Él cogió la mano que le había golpeado, y permanecimos mucho rato mirándonos en silencio, lo bastante para que las huellas blancas que mis dedos habían impreso en su mejilla se transformaran en rojo violeta.
—Copperfield —dijo, por fin, con voz ahogada—, ¿se ha vuelto usted loco?
—¡Déjeme en paz! —dije arrancando mi mano de la suya—. Déjeme en paz, perro; no le conozco.
—Verdaderamente —dijo poniéndose la mano sobre la mejilla dolorida—, por mucho que haga usted no podría por menos de reconocerme. ¿Sabe que es usted muy ingrato?
—Le he demostrado ya muchas veces todo lo que le desprecio, y acabo de probárselo más claramente que nunca. ¿Por qué temer tratarle como se merece por miedo a que perjudique a los que le rodean? ¿No les hace ya todo el daño que puede?
Comprendió perfectamente esta alusión a los motivos que hasta entonces me habían obligado a moderarme.

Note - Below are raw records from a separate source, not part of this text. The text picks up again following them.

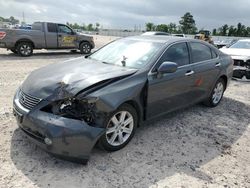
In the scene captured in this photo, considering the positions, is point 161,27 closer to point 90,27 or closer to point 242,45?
point 90,27

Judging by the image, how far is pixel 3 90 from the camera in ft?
22.3

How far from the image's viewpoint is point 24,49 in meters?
13.7

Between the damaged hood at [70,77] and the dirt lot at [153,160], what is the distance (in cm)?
86

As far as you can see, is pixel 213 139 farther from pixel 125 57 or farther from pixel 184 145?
pixel 125 57

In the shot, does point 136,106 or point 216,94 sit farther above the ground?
point 136,106

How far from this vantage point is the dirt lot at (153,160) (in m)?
3.40

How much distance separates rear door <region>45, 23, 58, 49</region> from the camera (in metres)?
14.5

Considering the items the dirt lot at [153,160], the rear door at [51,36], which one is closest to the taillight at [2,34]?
the rear door at [51,36]

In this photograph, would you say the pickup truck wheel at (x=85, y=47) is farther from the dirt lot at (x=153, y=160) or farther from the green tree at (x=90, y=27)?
the green tree at (x=90, y=27)

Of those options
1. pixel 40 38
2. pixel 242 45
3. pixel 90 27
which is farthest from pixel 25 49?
pixel 90 27

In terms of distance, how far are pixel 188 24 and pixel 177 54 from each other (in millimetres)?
75558

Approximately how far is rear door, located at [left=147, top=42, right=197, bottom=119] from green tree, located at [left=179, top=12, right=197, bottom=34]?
73924 mm

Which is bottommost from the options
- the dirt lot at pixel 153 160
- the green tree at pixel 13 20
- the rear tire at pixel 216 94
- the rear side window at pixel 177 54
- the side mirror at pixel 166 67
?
the dirt lot at pixel 153 160

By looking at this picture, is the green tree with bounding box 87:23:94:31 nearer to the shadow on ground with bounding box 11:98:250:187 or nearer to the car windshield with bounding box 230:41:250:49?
the car windshield with bounding box 230:41:250:49
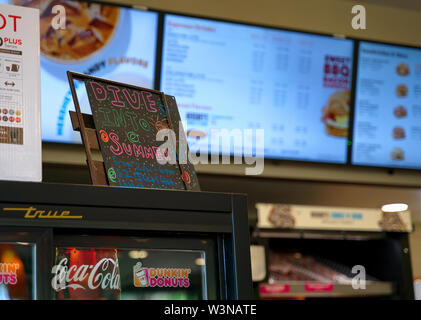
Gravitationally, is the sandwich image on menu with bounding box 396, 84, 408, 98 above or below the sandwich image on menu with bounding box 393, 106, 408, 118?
above

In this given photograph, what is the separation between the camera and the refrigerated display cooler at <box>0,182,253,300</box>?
924 millimetres

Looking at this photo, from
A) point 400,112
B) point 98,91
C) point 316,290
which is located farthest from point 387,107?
point 98,91

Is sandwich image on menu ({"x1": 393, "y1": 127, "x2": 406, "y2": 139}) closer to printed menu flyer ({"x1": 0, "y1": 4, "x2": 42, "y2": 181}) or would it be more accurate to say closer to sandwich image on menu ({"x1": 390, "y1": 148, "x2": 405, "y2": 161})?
sandwich image on menu ({"x1": 390, "y1": 148, "x2": 405, "y2": 161})

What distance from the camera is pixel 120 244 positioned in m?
1.03

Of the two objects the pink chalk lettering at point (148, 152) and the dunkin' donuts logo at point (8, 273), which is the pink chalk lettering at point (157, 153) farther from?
the dunkin' donuts logo at point (8, 273)

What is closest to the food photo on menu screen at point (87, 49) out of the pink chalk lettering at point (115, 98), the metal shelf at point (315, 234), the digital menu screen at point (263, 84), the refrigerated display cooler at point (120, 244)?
the digital menu screen at point (263, 84)

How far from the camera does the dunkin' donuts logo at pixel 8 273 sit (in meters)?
0.90

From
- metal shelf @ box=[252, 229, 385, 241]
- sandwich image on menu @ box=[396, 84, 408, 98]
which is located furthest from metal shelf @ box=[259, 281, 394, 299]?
sandwich image on menu @ box=[396, 84, 408, 98]

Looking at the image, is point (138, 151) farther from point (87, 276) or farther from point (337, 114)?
point (337, 114)

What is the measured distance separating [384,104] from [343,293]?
1046 millimetres

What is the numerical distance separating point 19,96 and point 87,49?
1755mm

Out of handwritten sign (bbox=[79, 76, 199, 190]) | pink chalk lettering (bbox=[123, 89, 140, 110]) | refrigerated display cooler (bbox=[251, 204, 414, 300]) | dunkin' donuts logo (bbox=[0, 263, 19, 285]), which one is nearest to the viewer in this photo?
dunkin' donuts logo (bbox=[0, 263, 19, 285])

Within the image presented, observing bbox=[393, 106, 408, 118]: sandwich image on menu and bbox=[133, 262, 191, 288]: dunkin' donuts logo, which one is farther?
bbox=[393, 106, 408, 118]: sandwich image on menu
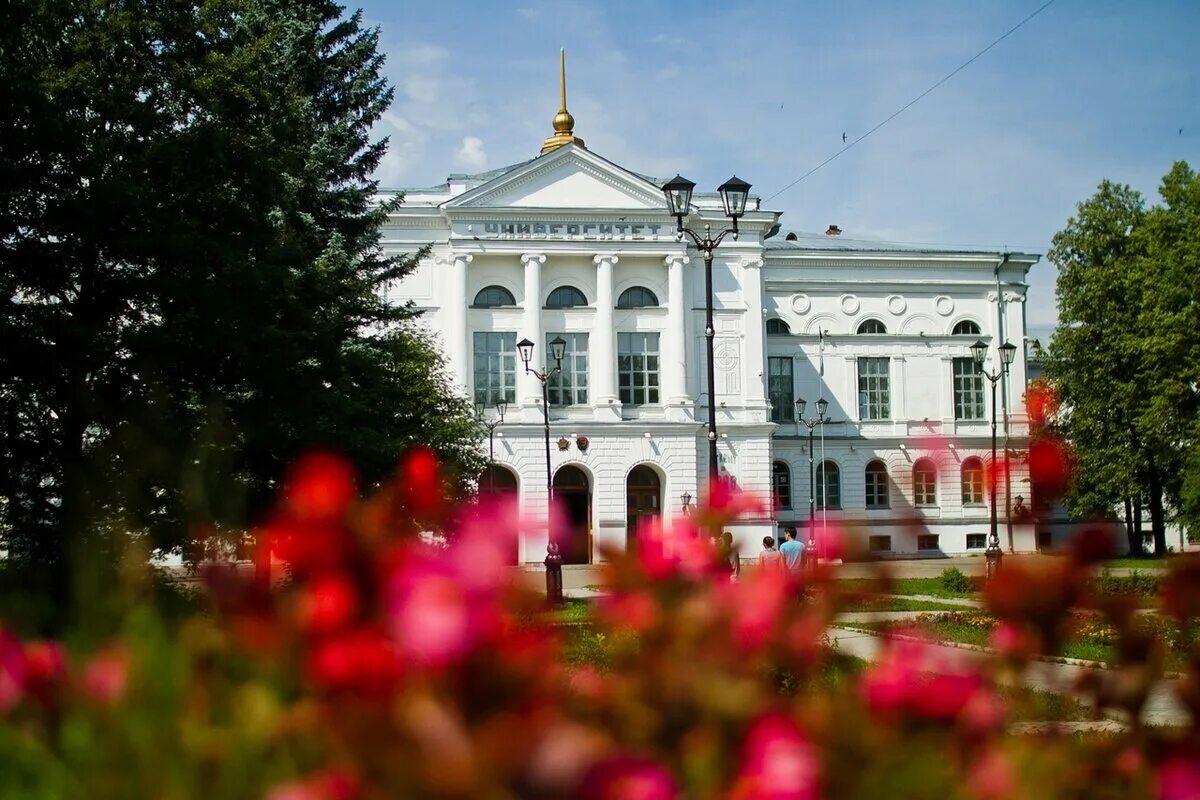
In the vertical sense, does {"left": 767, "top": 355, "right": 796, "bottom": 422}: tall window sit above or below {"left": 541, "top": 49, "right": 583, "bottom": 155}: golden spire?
below

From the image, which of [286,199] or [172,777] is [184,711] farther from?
[286,199]

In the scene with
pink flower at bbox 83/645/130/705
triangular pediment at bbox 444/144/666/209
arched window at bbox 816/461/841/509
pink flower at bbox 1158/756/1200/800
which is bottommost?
arched window at bbox 816/461/841/509

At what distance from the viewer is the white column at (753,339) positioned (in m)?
42.8

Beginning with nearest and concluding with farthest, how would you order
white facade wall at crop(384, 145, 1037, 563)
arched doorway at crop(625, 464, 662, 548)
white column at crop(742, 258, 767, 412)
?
white facade wall at crop(384, 145, 1037, 563)
arched doorway at crop(625, 464, 662, 548)
white column at crop(742, 258, 767, 412)

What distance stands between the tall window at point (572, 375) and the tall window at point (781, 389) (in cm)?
804

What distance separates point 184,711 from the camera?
146cm

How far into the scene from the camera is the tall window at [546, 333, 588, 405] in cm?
4150

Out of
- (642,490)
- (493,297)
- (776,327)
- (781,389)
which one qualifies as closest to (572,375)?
(493,297)

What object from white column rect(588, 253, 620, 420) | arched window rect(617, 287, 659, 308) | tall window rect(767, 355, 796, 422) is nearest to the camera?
white column rect(588, 253, 620, 420)

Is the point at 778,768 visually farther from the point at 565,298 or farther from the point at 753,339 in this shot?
the point at 753,339

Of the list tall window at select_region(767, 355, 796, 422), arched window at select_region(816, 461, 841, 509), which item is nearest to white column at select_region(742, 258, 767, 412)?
tall window at select_region(767, 355, 796, 422)

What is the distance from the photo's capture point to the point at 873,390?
46.8m

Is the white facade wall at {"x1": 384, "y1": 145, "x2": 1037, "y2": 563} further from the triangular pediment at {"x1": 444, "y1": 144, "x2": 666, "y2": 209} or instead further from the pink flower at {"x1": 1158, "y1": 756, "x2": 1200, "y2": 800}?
the pink flower at {"x1": 1158, "y1": 756, "x2": 1200, "y2": 800}

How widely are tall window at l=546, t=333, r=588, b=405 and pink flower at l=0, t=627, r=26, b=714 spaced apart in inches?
1570
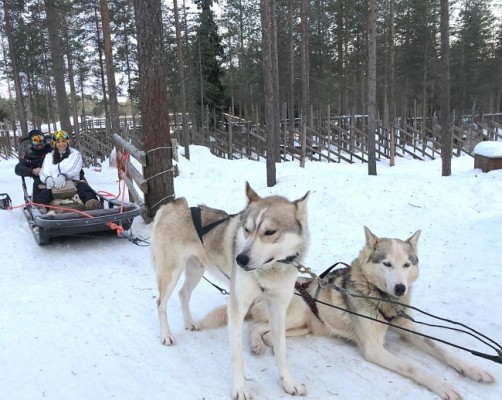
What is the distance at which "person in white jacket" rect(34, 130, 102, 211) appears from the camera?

Pero creo que no hubiera llegado a hablarle así ni a castigarle con mi propia mano si no hubiera recibido aquella misma noche la seguridad de Agnes de que nunca sería suya.
Hubo de nuevo un largo silencio. Mientras me miraba, sus ojos parecían tomar los matices más repugnantes.
—Copperfield —me dijo separando la mano de su mejilla—,siempre me ha hecho usted la contra. Sé que en casa de míster Wickfield siempre estaba usted en contra mía.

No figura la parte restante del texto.